§ Exercise description:
Express all of the data below as a JSON list of strings, with one string per line and blank lines omitted. Leave the pictures out of the list.

(Data for spatial reasoning questions)
"""

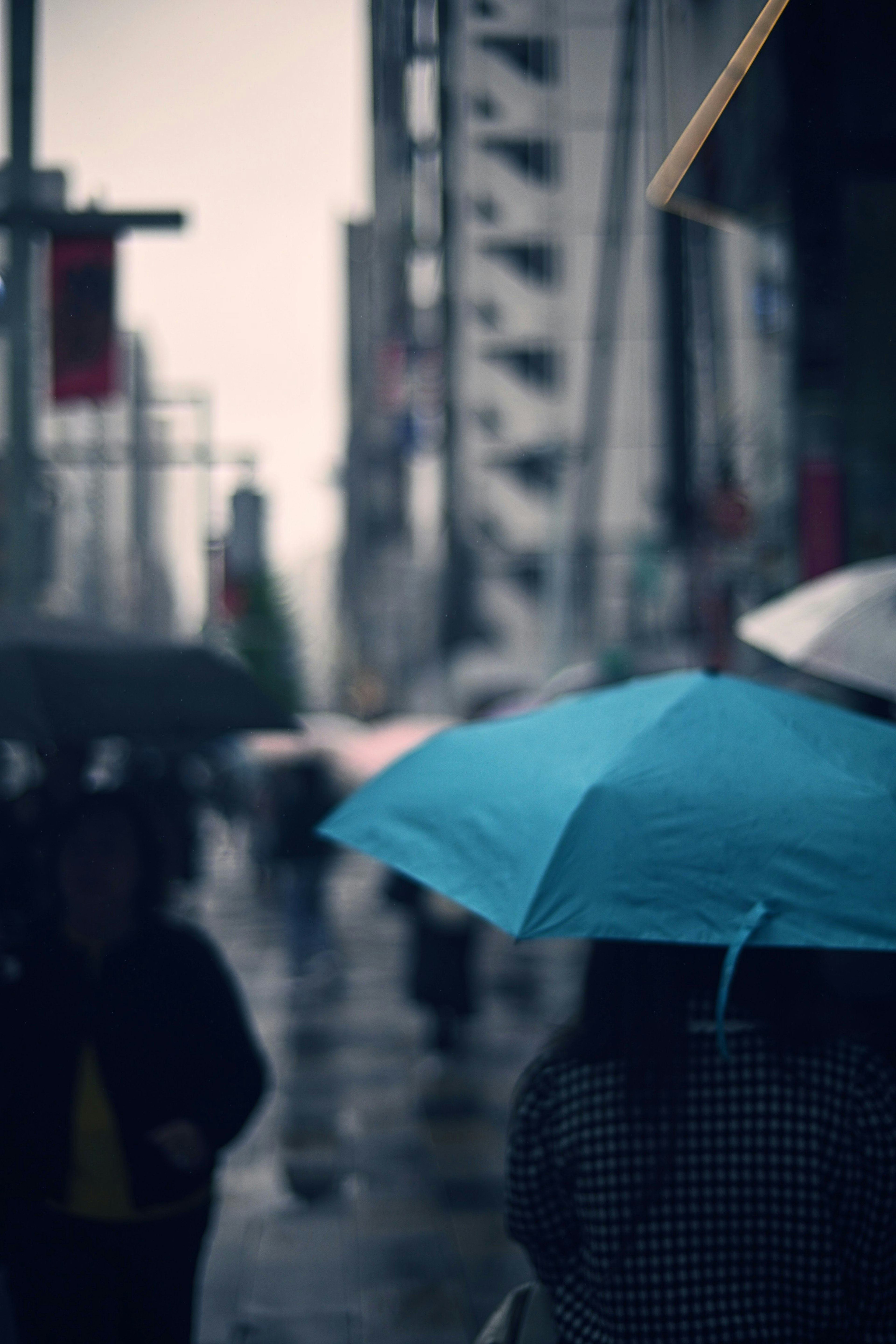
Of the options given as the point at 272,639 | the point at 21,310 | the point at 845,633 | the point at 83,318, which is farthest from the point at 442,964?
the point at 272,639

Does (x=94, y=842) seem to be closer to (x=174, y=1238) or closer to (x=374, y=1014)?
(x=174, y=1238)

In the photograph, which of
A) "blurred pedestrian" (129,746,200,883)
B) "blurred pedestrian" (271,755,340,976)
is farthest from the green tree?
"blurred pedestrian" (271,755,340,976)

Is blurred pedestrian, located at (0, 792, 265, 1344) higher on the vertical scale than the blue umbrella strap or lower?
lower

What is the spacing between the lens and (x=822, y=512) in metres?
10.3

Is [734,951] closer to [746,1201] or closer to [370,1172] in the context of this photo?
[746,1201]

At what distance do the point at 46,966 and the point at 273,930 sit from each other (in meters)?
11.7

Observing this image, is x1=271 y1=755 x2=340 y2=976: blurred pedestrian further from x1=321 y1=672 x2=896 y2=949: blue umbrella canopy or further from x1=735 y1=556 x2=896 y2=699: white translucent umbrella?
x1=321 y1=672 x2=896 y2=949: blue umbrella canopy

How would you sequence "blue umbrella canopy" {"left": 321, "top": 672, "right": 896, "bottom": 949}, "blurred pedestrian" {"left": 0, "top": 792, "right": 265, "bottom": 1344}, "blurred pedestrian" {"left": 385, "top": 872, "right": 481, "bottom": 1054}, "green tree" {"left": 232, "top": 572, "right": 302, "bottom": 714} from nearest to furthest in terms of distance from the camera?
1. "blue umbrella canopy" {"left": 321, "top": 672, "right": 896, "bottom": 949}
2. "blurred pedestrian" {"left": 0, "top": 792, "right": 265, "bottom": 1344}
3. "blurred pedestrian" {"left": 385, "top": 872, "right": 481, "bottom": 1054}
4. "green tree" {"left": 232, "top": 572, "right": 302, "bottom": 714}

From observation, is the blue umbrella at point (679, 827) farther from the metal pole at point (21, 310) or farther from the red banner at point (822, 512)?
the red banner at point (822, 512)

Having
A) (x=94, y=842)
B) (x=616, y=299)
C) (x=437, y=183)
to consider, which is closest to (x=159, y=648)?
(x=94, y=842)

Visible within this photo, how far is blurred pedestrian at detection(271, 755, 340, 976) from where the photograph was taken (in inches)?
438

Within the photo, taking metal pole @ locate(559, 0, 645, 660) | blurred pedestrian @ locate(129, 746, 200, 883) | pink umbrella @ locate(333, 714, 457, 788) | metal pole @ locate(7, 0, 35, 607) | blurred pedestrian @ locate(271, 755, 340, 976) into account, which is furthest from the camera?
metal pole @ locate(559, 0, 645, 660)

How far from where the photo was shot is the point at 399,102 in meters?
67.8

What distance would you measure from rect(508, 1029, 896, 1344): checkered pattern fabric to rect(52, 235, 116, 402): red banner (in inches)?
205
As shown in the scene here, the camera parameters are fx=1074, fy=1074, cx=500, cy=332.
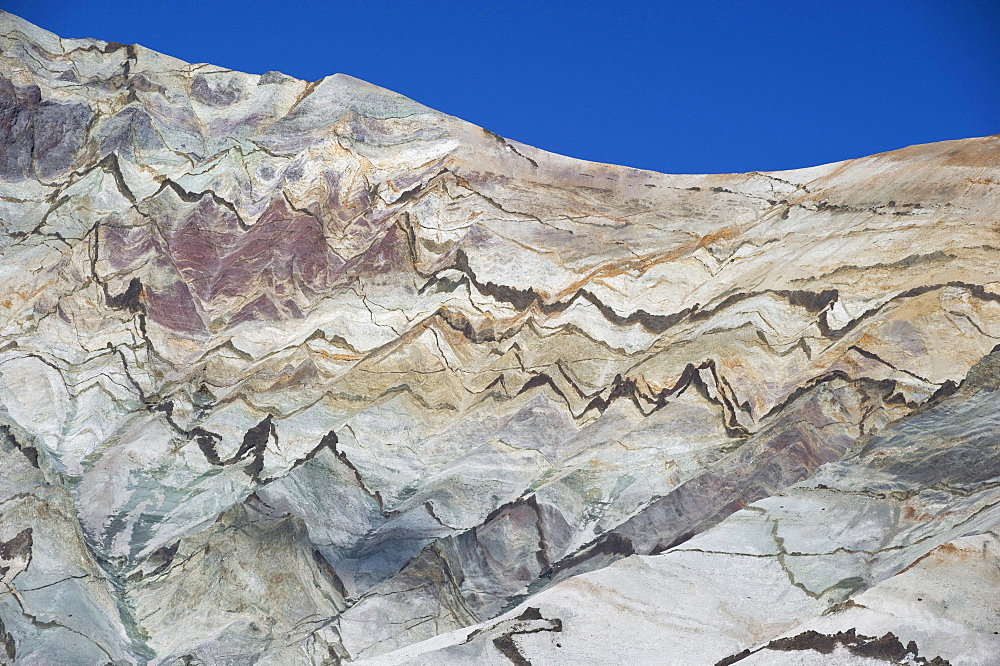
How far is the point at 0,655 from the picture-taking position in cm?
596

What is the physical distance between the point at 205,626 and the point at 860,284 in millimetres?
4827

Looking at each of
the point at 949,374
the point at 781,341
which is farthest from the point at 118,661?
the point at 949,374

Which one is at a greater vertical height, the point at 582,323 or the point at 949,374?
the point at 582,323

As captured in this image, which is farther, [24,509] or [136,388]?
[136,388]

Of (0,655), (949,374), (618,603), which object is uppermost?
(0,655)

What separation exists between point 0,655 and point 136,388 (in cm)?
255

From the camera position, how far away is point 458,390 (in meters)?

"""

§ Output below:
[
  "Of the options given as the point at 272,639 | the point at 21,310 | the point at 845,633 | the point at 83,318, which is farthest from the point at 442,964?",
  "the point at 272,639",
  "Does (x=94, y=842) seem to be closer to (x=174, y=1238) or closer to (x=374, y=1014)?",
  "(x=174, y=1238)",
  "In the photograph, which of",
  "A) \"blurred pedestrian\" (129,746,200,883)",
  "B) \"blurred pedestrian\" (271,755,340,976)",
  "is farthest from the green tree?",
  "\"blurred pedestrian\" (271,755,340,976)",
  "Is blurred pedestrian, located at (0, 792, 265, 1344) higher on the vertical scale than the blue umbrella strap or lower?",
  "lower",
  "What is the spacing between the lens and (x=822, y=512) in metres?",
  "10.3",
  "Is [734,951] closer to [746,1201] or closer to [370,1172] in the context of this photo?",
  "[746,1201]",
  "At what distance do the point at 46,966 and the point at 273,930 sit from each other (in meters)?",
  "11.7",
  "Observing this image, is x1=271 y1=755 x2=340 y2=976: blurred pedestrian further from x1=321 y1=672 x2=896 y2=949: blue umbrella canopy or further from x1=735 y1=556 x2=896 y2=699: white translucent umbrella?",
  "x1=321 y1=672 x2=896 y2=949: blue umbrella canopy",
  "How would you sequence \"blue umbrella canopy\" {\"left\": 321, \"top\": 672, \"right\": 896, \"bottom\": 949}, \"blurred pedestrian\" {\"left\": 0, \"top\": 792, \"right\": 265, \"bottom\": 1344}, \"blurred pedestrian\" {\"left\": 385, \"top\": 872, \"right\": 481, \"bottom\": 1054}, \"green tree\" {\"left\": 232, \"top\": 572, \"right\": 302, \"bottom\": 714} from nearest to furthest in terms of distance from the camera?",
  "1. \"blue umbrella canopy\" {\"left\": 321, \"top\": 672, \"right\": 896, \"bottom\": 949}",
  "2. \"blurred pedestrian\" {\"left\": 0, \"top\": 792, \"right\": 265, \"bottom\": 1344}",
  "3. \"blurred pedestrian\" {\"left\": 385, \"top\": 872, \"right\": 481, \"bottom\": 1054}",
  "4. \"green tree\" {\"left\": 232, \"top\": 572, \"right\": 302, \"bottom\": 714}",
  "From observation, is the blue umbrella at point (679, 827) farther from the metal pole at point (21, 310) or farther from the red banner at point (822, 512)?",
  "the red banner at point (822, 512)",
  "Having",
  "A) (x=94, y=842)",
  "B) (x=616, y=299)",
  "C) (x=437, y=183)",
  "to consider, which is closest to (x=159, y=648)?",
  "(x=94, y=842)",
  "Visible within this photo, how far is blurred pedestrian at detection(271, 755, 340, 976) from where the photograph was taken (in inches)?",
  "438",
  "Within the photo, taking metal pole @ locate(559, 0, 645, 660) | blurred pedestrian @ locate(129, 746, 200, 883) | pink umbrella @ locate(333, 714, 457, 788) | metal pole @ locate(7, 0, 35, 607) | blurred pedestrian @ locate(271, 755, 340, 976) into account, which is furthest from the camera?",
  "metal pole @ locate(559, 0, 645, 660)",
  "How far from where the photo was shot is the point at 399,102 in meters?",
  "67.8",
  "What distance would you measure from rect(508, 1029, 896, 1344): checkered pattern fabric to rect(52, 235, 116, 402): red banner (in inches)?",
  "205",
  "As shown in the scene here, the camera parameters are fx=1074, fy=1074, cx=500, cy=332.",
  "How far is the point at 0,655 from the picture-taking position in cm?",
  "596",
  "What is the physical distance between the point at 205,626 and the point at 860,284 in millimetres?",
  "4827",
  "Looking at each of",
  "the point at 949,374",
  "the point at 781,341",
  "which is farthest from the point at 118,661?",
  "the point at 949,374",
  "Which one is at a greater vertical height, the point at 582,323 or the point at 949,374?",
  "the point at 582,323",
  "As captured in this image, which is farther, [24,509] or [136,388]?",
  "[136,388]",
  "Of (0,655), (949,374), (618,603), which object is uppermost?",
  "(0,655)",
  "What separation exists between point 0,655 and point 136,388 (in cm)?",
  "255",
  "From the camera position, how far away is point 458,390 (in meters)?"
]